EXERCISES TO COMPLETE:
1) Which numerical values of K does the K-NN regression passage mention?
2) Copy out the K-NN regression passage word for word, starting at "To assess how" and ending at "not, say, classification.".

What about the plot where \(K\) is quite large, say \(K\) = 450, for example? When \(K\) = 450 for this data set, the blue line is extremely smooth, and almost flat. This happens because our predicted values for a given x value (here home size), depend on many many (450) neighbouring observations. A model like this has low variance and high bias (intuitively, it provides very reliable, but generally very inaccurate predictions). It has low variance because the smooth, inflexible blue line does not follow the training observations very closely, and if we were to change any one of the training observation data points it really wouldn’t affect the shape of the smooth blue line at all. This means that although the blue line matches does not match the data we happen to have in this particular training data set perfectly, if we were to collect another training data set from the Sacramento real estate market it likely would match those observations equally as well as it matches those in this training data set. Another term that we use to collectively describe this kind of model is underfitting.

Ideally, what we want is neither of the two situations discussed above. Instead, we would like a model with low variance (so that it will transfer/generalize well to other data sets, and isn’t too dependent on the observations that happen to be in the training set) and low bias (where the model does not completely ignore our training data). If we explore the other values for \(K\), in particular \(K\) = 14 (as suggested by cross-validation), we can see it has a lower bias than our model with a very high \(K\) (e.g., 450), and thus the model/predicted values better match the actual observed values than the high \(K\) model. Additionally, it has lower variance than our model with a very low \(K\) (e.g., 1) and thus it should better transer/generalize to other data sets compared to the low \(K\) model. All of this is similar to how the choice of \(K\) affects K-NN classification (discussed in the previous chapter).

8.8 Evaluating on the test set

To assess how well our model might do at predicting on unseen data, we will assess its RMSPE on the test data. To do this, we will first re-train our K-NN regression model on the entire training data set, using \(K =\) 14 neighbours. Then we will use predict to make predictions on the test data, and use the metrics function again to compute the summary of regression quality. Because we specify that we are performing regression in set_mode, the metrics function knows to output a quality summary related to regression, and not, say, classification.

set.seed(1234)
kmin <- sacr_min %>% pull(neighbors)
sacr_spec <- nearest_neighbor(weight_func = "rectangular", neighbors = kmin) %>%
  set_engine("kknn") %>%
  set_mode("regression")

sacr_fit <- workflow() %>%
  add_recipe(sacr_recipe) %>%
  add_model(sacr_spec) %>%
  fit(data = sacramento_train)

PROVIDED DATA:
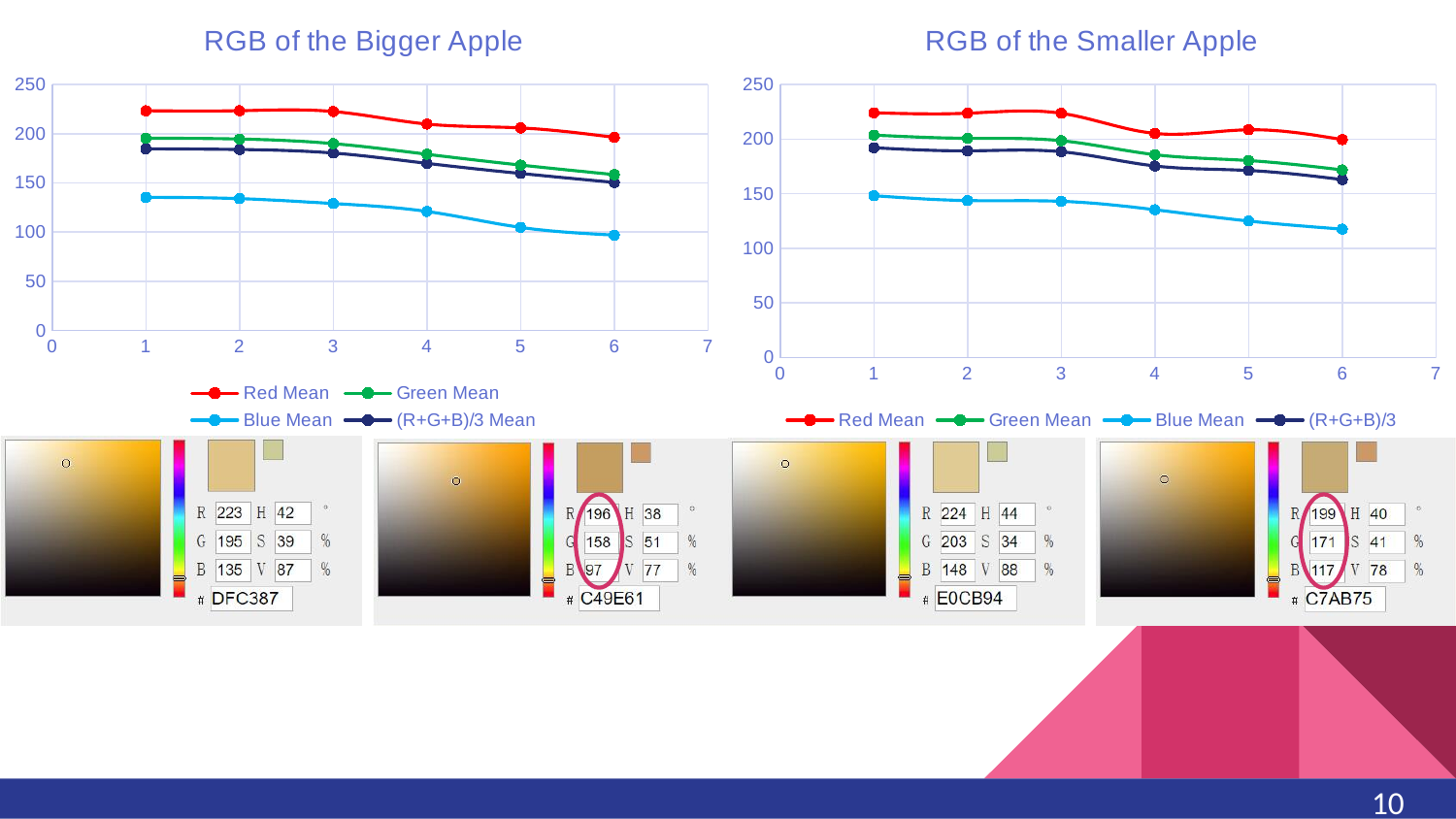
In "RGB of the Bigger Apple", do the Blue Mean values rise or fall from x=1 to x=6? Fall In "RGB of the Bigger Apple", how many data points does the Red Mean series have? 6 How many series does the legend of "RGB of the Smaller Apple" list? 4 In "RGB of the Bigger Apple", which series has the highest values across the x axis? Red Mean In "RGB of the Smaller Apple", which series has the lowest values across the x axis? Blue Mean In "RGB of the Smaller Apple", is the Green Mean value at x=6 greater or less than 150? greater What type of chart is "RGB of the Bigger Apple"? Line chart In "RGB of the Smaller Apple", is the Blue Mean value at x=6 greater or less than 100? greater In "RGB of the Smaller Apple", which is larger: the Blue Mean value at x=1 or at x=6? x=1 In "RGB of the Bigger Apple", is the Red Mean value at x=1 greater or less than 200? greater What is the title of the chart on the right side of the slide? RGB of the Smaller Apple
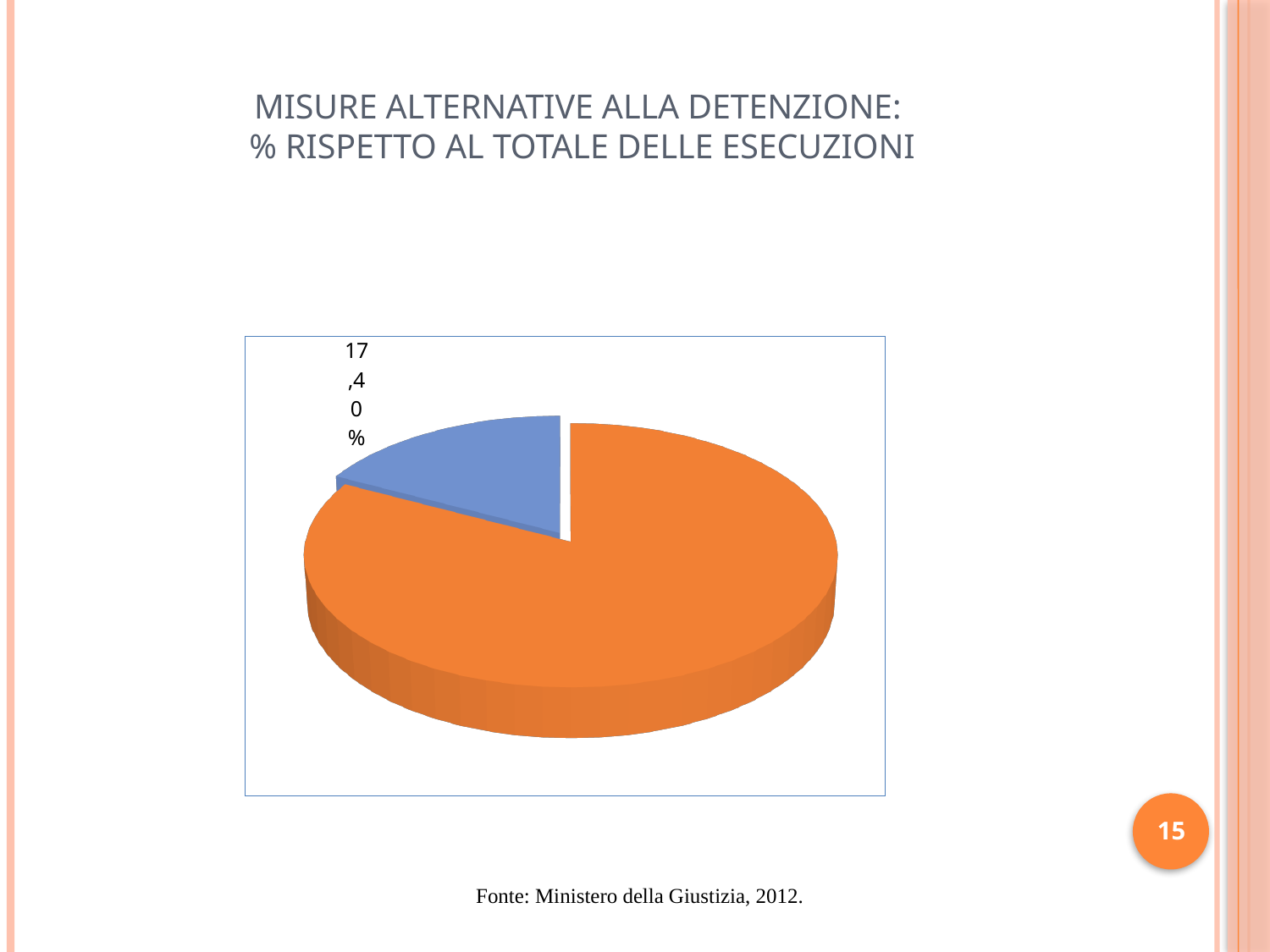
How many slices does the pie chart have? 2 What source is cited below the pie chart? Fonte: Ministero della Giustizia, 2012. What kind of chart is shown on the slide? pie chart Is the share of the orange slice greater or less than 50%? greater Which slice of the pie chart is the largest? the orange slice Which slice of the pie chart is the smallest? the blue slice What value is printed on the blue slice of the pie chart? 17,40% Is the share of the blue slice greater or less than 25%? less Which slice of the pie chart is larger, the orange one or the blue one? orange What is the title of the slide containing the pie chart? MISURE ALTERNATIVE ALLA DETENZIONE: % RISPETTO AL TOTALE DELLE ESECUZIONI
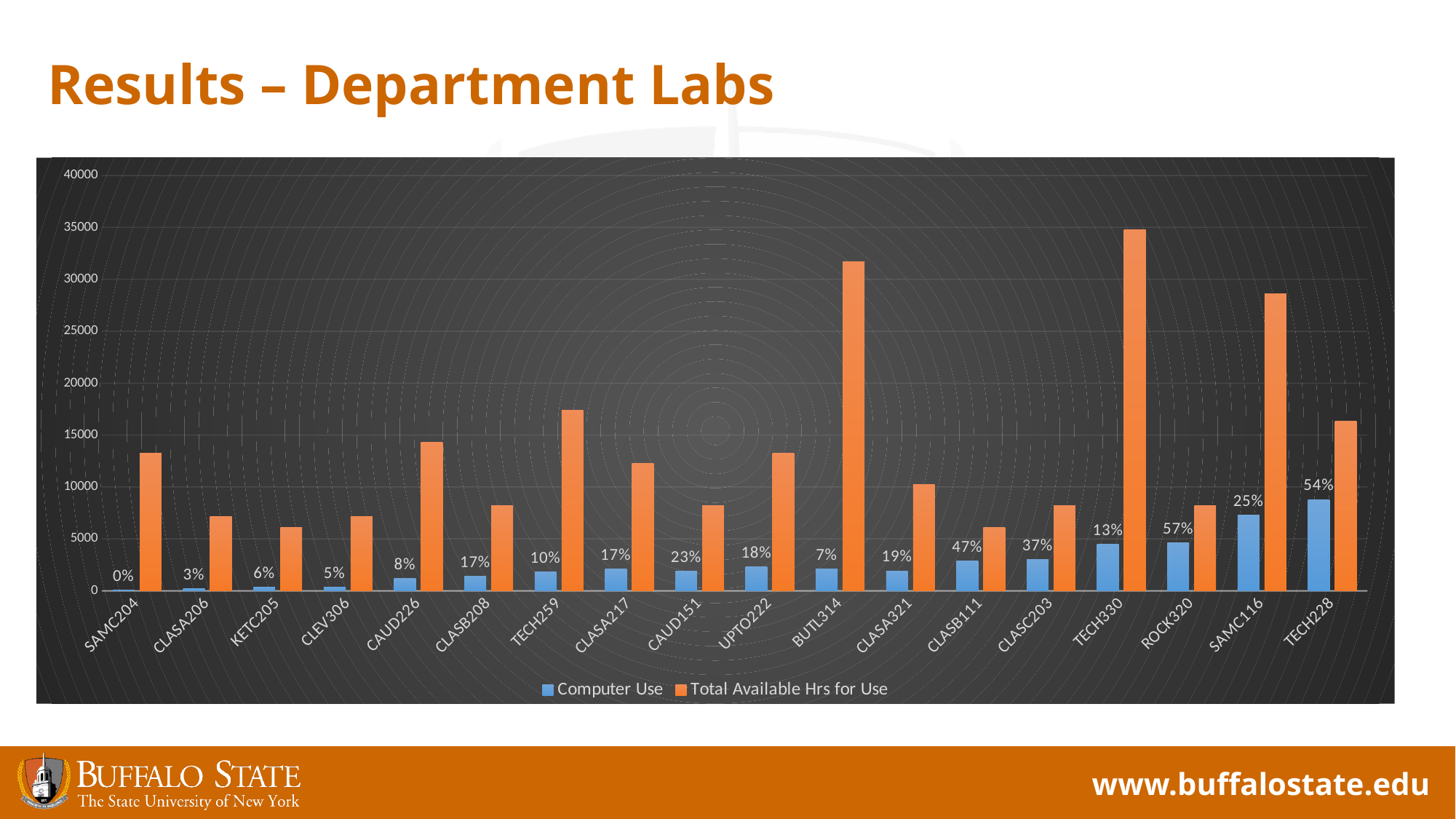
Which has the larger Total Available Hrs for Use bar, BUTL314 or SAMC116? BUTL314 Which lab has the highest Total Available Hrs for Use bar? TECH330 How many lab categories are shown along the x axis? 18 Is the Total Available Hrs for Use value for TECH330 greater or less than 30000? greater Which series is shown in orange in the legend? Total Available Hrs for Use What kind of chart is shown on the slide? bar chart How many series does the chart legend list? 2 What percentage label is shown above the Computer Use bar for CLASB111? 47% What percentage label is shown above the Computer Use bar for SAMC204? 0% What percentage label is shown above the Computer Use bar for ROCK320? 57% Which lab has the highest percentage label above its Computer Use bar? ROCK320 Is the Total Available Hrs for Use value for CLASA206 greater or less than 10000? less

EXPECTED RESPONSES:
1) 450, 14, 1

2)
To assess how well our model might do at predicting on unseen data, we will assess its RMSPE on the test data. To do this, we will first re-train our K-NN regression model on the entire training data set, using \(K =\) 14 neighbours. Then we will use predict to make predictions on the test data, and use the metrics function again to compute the summary of regression quality. Because we specify that we are performing regression in set_mode, the metrics function knows to output a quality summary related to regression, and not, say, classification.